Quotes do not automatically get an exception just because they're taken from a larger work, they might be excepted either because they were de minimis (essentially because they were too short to be copyrightable) or because they were fair use (which is a complex question that takes into account the purpose and context, which Copilot is very unlikely to satisfy because it's not quoting other code for the purpose of saying something about it).
> Where do we draw the line?
Circuit specific; some but not all circuits use the AFC test. It sounds like this code was both long enough and creative/innovative enough to be well on the wrong side of it though.
As I understand it, the complainant may CHOOSE to request the court to levy statutory damages rather than actual damages at any point, but is not entitled to both actual AND statutory (17 U.S. Code § 504)
It also seems to be absolutely capped at 30K per infringement, not 50, and ranges up from $750. It also seems that if the "court finds, that such infringer was not aware and had no reason to believe that his or her acts constituted an infringement of copyright, the court in its discretion may reduce the award of statutory damages to a sum of not less than $200."
I think you are probably right that this specific function is copyrightable though, but taken overall, I think Microsoft's lawyers have probably concluded that they would win any challenge on this. Microsoft have lost court battles before though, so who knows?
Your question can actually be answered legally. I'm not a lawyer so I'm not going to tell you what those answers are, but there are pretty well established mechanisms to determine if a function is trivial enough to warrant being copyrighted (a lot of this was explored in the SCO vs.
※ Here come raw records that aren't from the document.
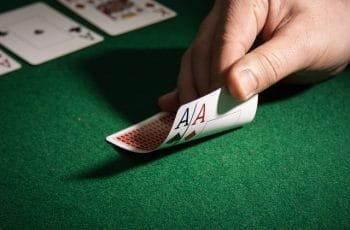 Two Ace cards lay face down with values revealed on poker table.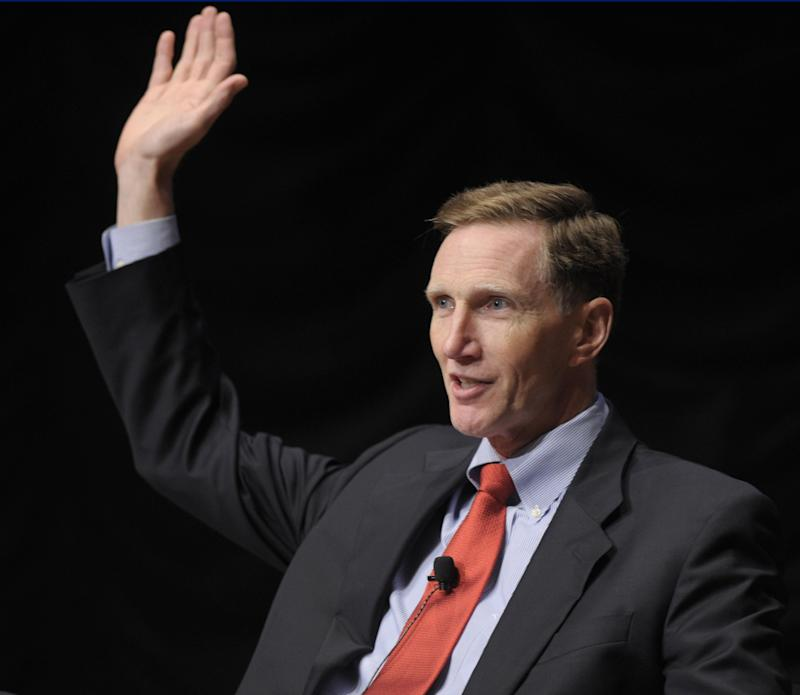 In this Sept. 7, 2011, photo, Transportation Security Administration Administrator John Pistole, who asked audience members to raise their hands if they have gone through an airport body scanner,  speaks at the Intelligence and National Security Alliance conference in Washington, Wednesday, Sept. 7, 2011. Pistole, who for decades as an FBI agent breezed past airport security checkpoints, is the faceless bane of air travelers who must remove belts, endure an intimate pat-down or are instructed to throw away a perfectly good 6-ounce bottle of shampoo. (AP Photo/Susan Walsh)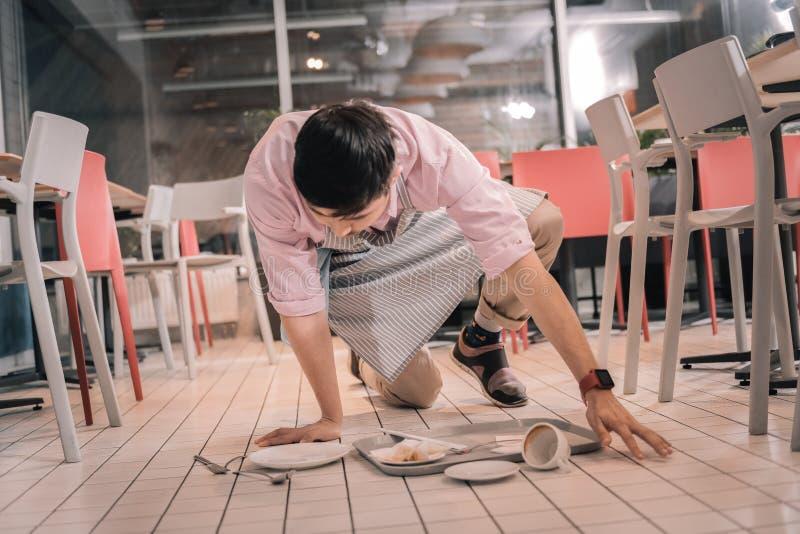 Σκοτεινός-μαλλιαρός σερβιτόρος που καθαρίζει το πάτωμα μετά από να ρίξει το δίσκο με τα τρόφιμα στοκ εικόνες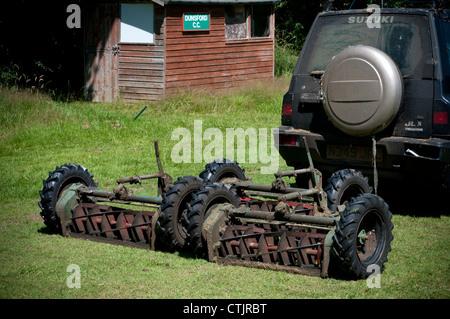 Gang mowers,clubhouse,  field, football, forest, garden, golf, grass, green, grounds, home, house, hut, - Stock Photo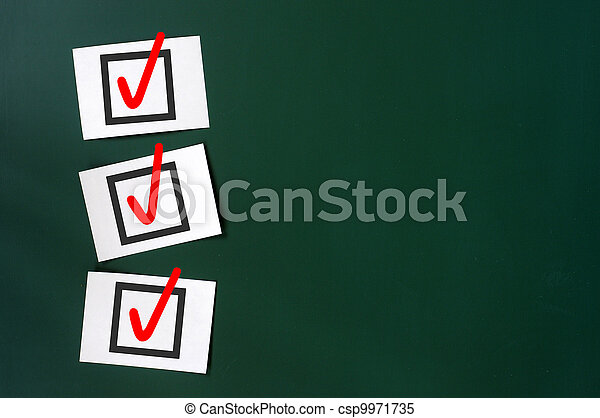Check box with red tick on a green chalkboard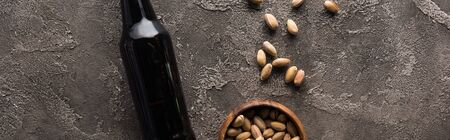 panoramic shot of bottle of dark beer near pistachios on brown textured surface Stock Photo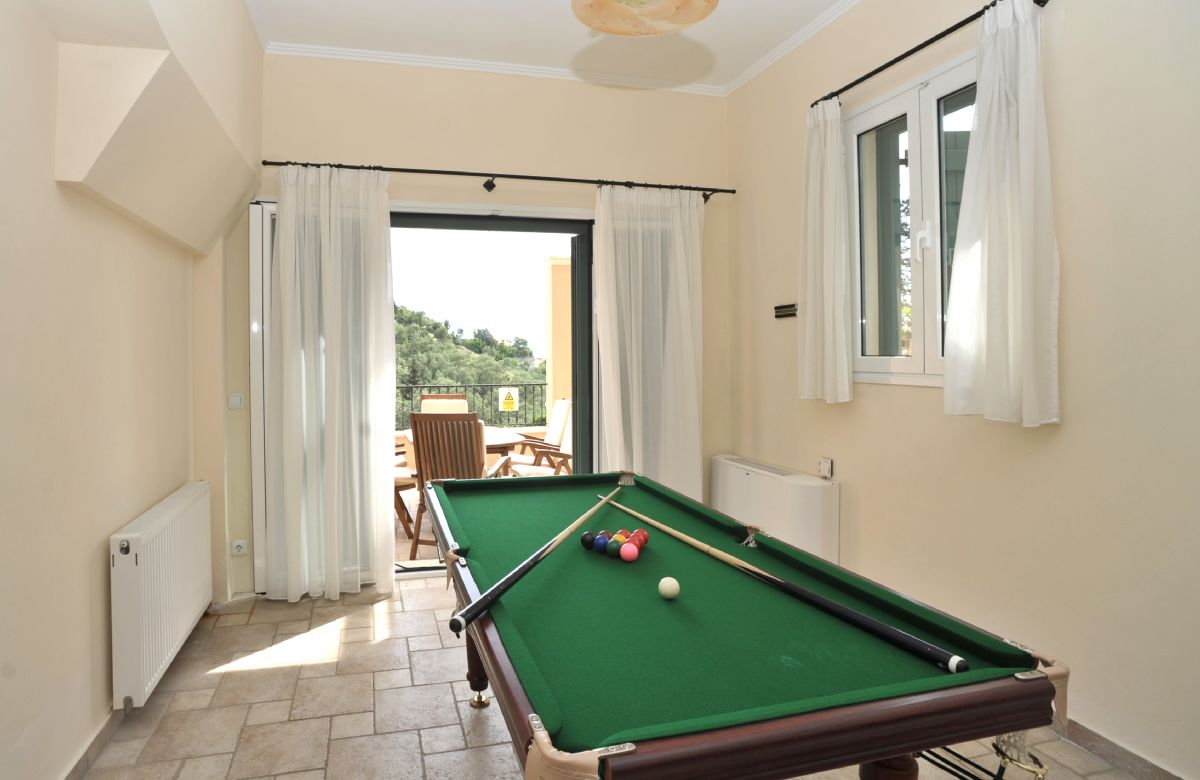 Ground floor: Games room with snooker table, board games and French windows to the veranda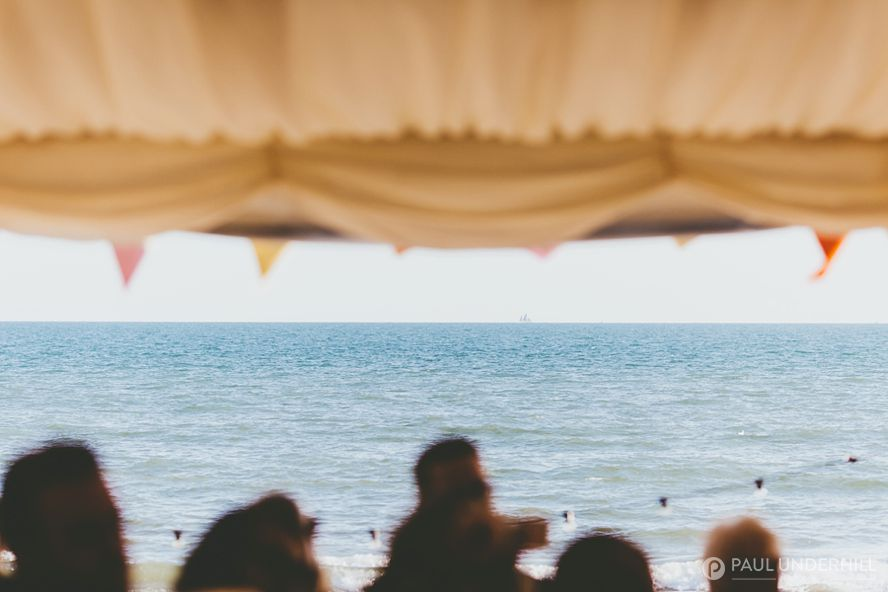 View of the sea from wedding marquee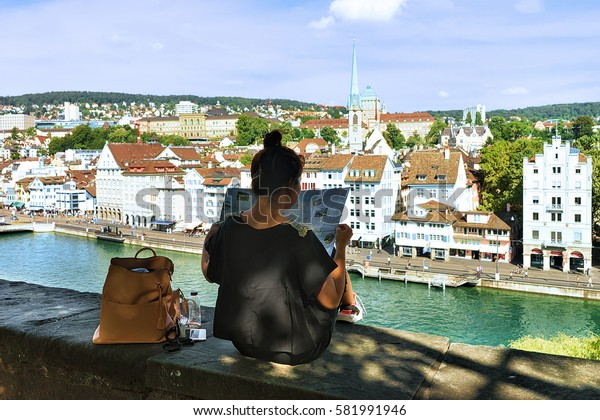 Zurich, Switzerland - September 2, 2016: Girl sitting on Lindenhof hill and looking into a city map in Zurich, Switzerland. Limmatquai and Predigerkirche on the background.
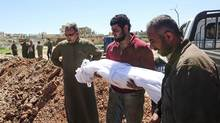 Syrians bury the bodies of victims of a a suspected toxic gas attack in Khan Sheikhun, a nearby rebel-held town in Syrias northwestern Idlib province, on April 5, 2017. International outrage is mounting over a suspected chemical attack that killed scores of civilians in Khan Sheikhun on April 4, 2017. (FADI AL-HALABI/AFP/Getty Images)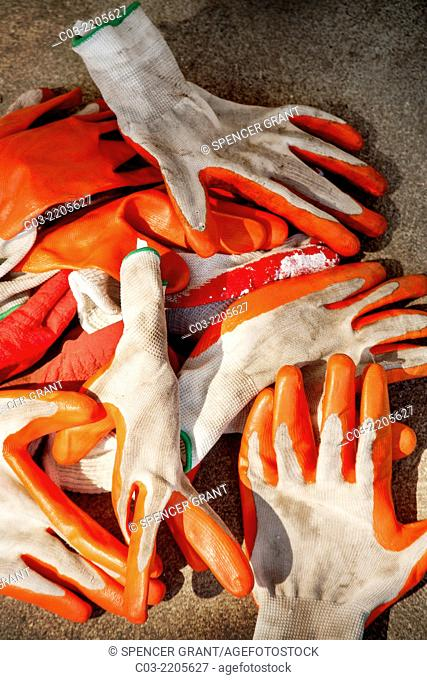 A random pile of orange rubber work gloves forms an abstract pattern at a painting job site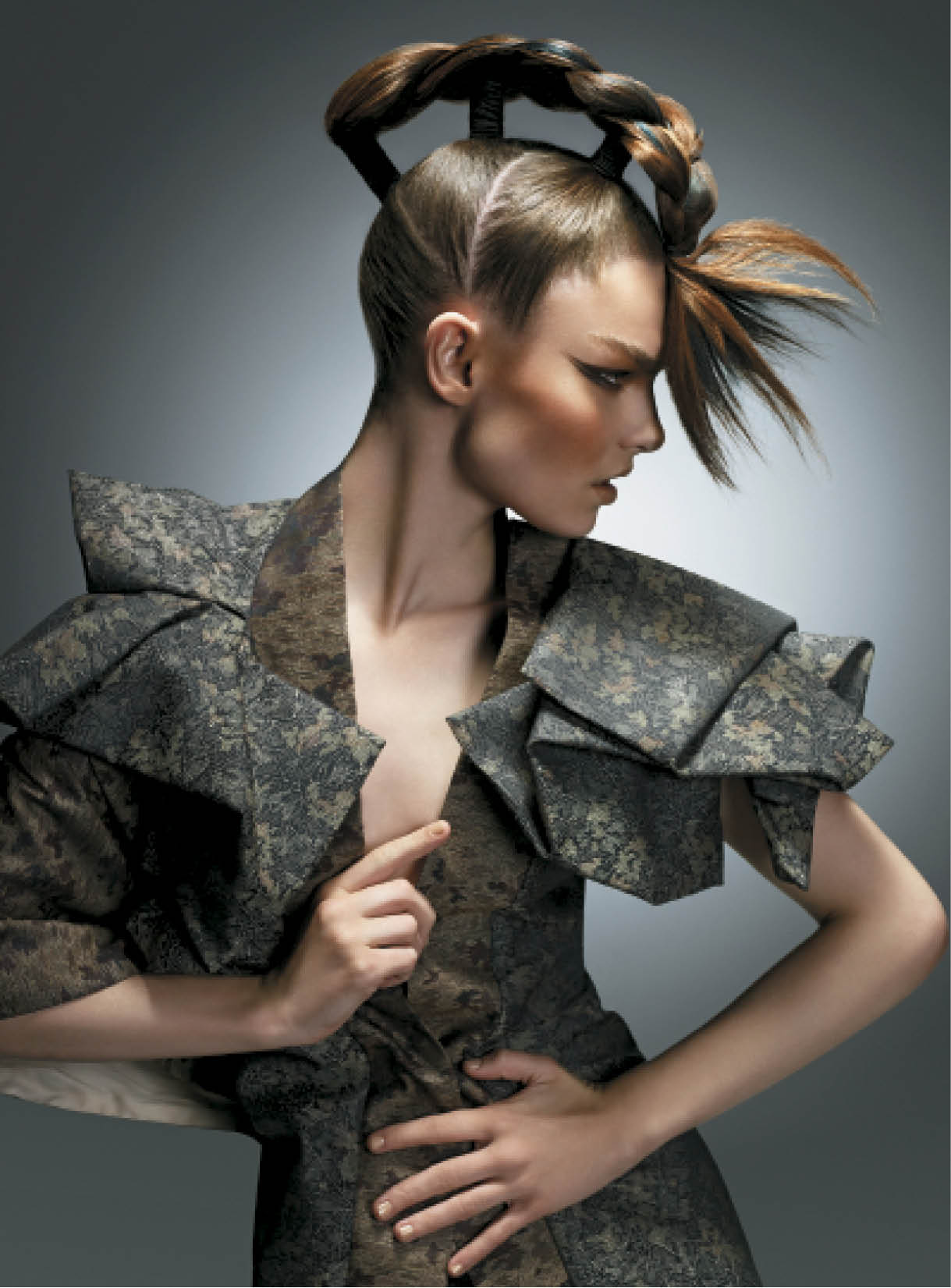 To create a structured style with movement, Baek first sectioned hair into three ponytails and used a plait technique to connect them at the front. Next he tied the hair with elastic and used Deviation Paste to add texture and separation to the hair.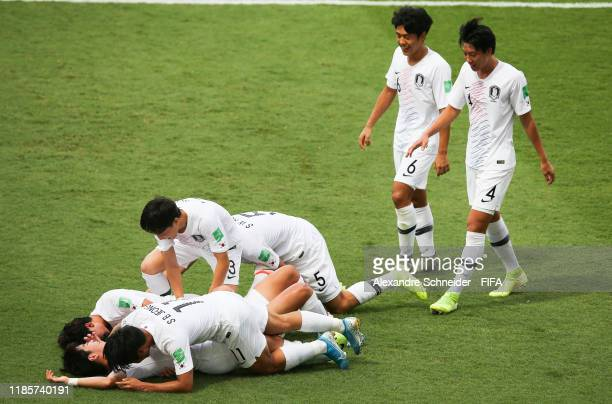 Players of Korea Republic celebrate after scoring their first goal during the match against Angola for the round of sixteen of FIFA U-17 World Cup...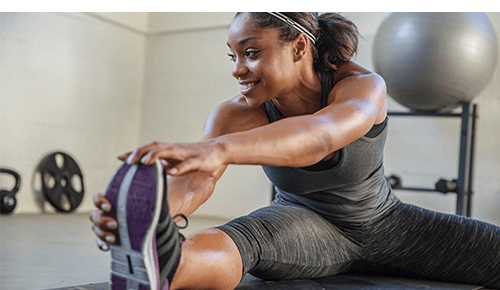 Woman stretching her legs after exercise in gym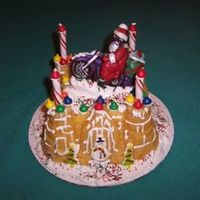 Santa On Bike Castle bundt cake mold. Chocolate santa mold with dustings. Royal icing snow, purchased candies.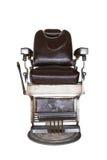 Vecchia sedia di barbiere immagini stock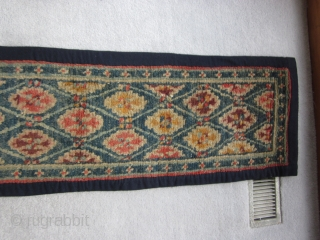 "Tibetan. This is a type of runner made in Tibet for use in Hindu feeding ceremonies in Nepal. It is a 20th C piece, `1'5"" by 9'9"" See Kuloy, ""Tibetan Rugs"" pps.226-7  ..."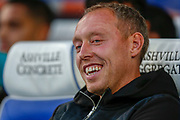 Swansea City manager Steve Cooper laughing, smiling during the EFL Sky Bet Championship match between Queens Park Rangers and Swansea City at the Kiyan Prince Foundation Stadium, London, England on 21 August 2019.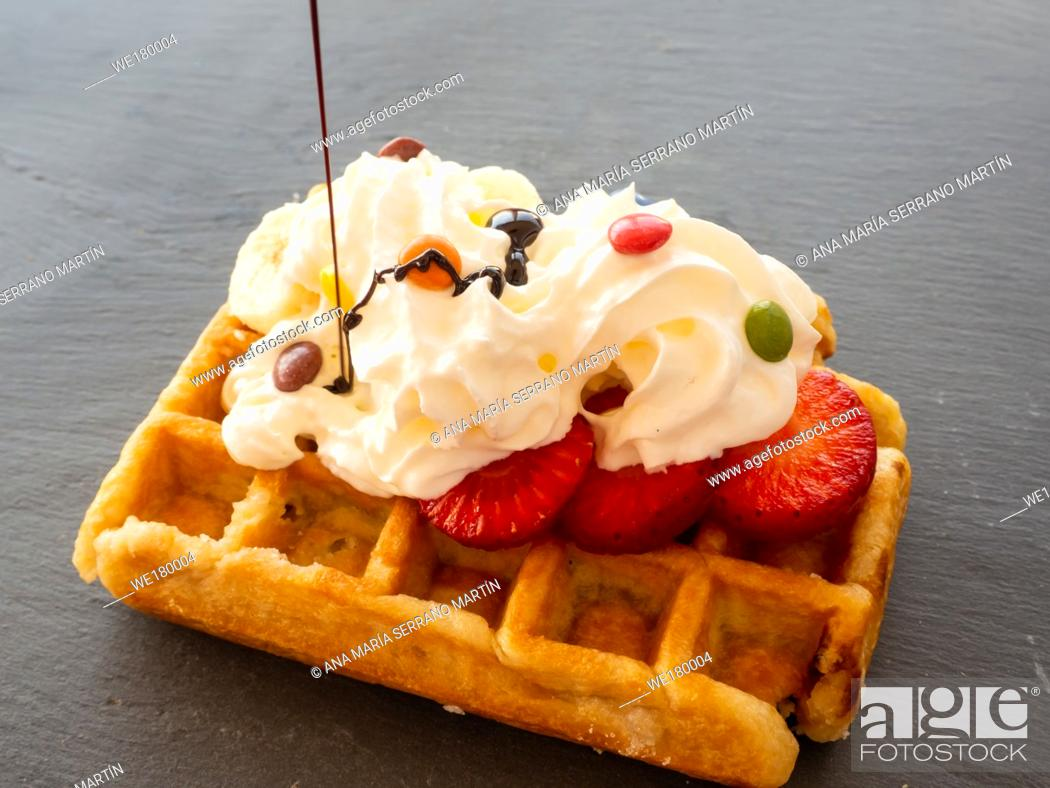 Imagen: Chocolate syrup falling on a Belgian waffle with cream and colorful chocolates on pieces of strawberry on a slate plate.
IBM saga)
If you write some code and release it under the GPL. Then I take your code, integrate it into my project, and release my project with the MIT licence (for example), it may be that Copilot was only trained on my repo (with the MIT licence)
The fault there is not on Github, it's on me. I was the one who incorrectly used your code in a way that does not conform to the terms of your licence to me.
I don't think the fact that Copilot outputs code which seems to be covered under the GPL proves that Github did not only crawl repositories with permissive licences when training Copilot.
What if a particular piece of code is licensed restrictively, and then (assuming without malice) accidentally included in a piece of software with a permissive license?
What if a particular piece of code is licensed permissively (in a way that allows relicensing, for example), but then included in a software package with a more restrictive licence. How could you tell if the original code is licensed permissively or not?
At what point do Github have to become absolute arbiters of the original authorship of the code in order to determine who is authorised to issue licenses for the code? How would they do so? How could you prove ownership to Github? What consequences could there be if you were unable to prove ownership?
That's before we even get to more nuanced ethical questions like a human learning to code will inevitably learn from reading code, even if the code they read is not permissively licensed. Why then, would an AI learning to code not be allowed to do the same?